Staffing and funding new innovation IS an issue, as Jim notes.
I do think the Newspaper Next report is something people should read and get a handle on. I’m just not sure most college news media outlets are “there” yet, and even when they get there, resources are going to be an issue.
on Oct 10th, 2007 at 8:22 pm
I have noticed this same trend about 5-6 years ago at the high school level. We started having advertiser problems, but the nationals actually started giving us a few bones. But about three years ago it all just dried up. Businesses totally stopped ads in our yearbook a good five years ago. We have put our newspaper on hold until we decide to either do it 100 percent digital or just let it die. Our video, yearbook and web classes have high enrollments, but the newspaper just doesn’t attract a lot of attention.

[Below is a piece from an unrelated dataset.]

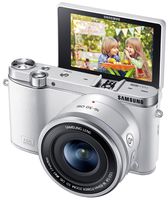 Samsung NX3000 Wireless Smart 20.3MP Mirrorless Digital Camera with 16-50mm OIS Power Zoom Lens and Flash (White)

on Oct 11th, 2007 at 12:32 pm
I agree that college papers aren’t there yet. All the better to start now. What I like about the NN framework is that it gets you thinking about how to grow and attract new readers and communities. And thinking about different business models. What else can you do for folks besides selling them an ad? As for resources, their mantra is to “fail fast, fail cheap.” Resources will only dwindle as time passes. Most papers will never have more resources to innovate than they have right now.
I can also say, as a full-time professional journalist, that reinventing everything from content to the business model is something journalists are being asked to do as part of their jobs now. So getting students to start thinking about that could be as important as teaching them how to shoot video, or do a podcast, in terms of preparing them.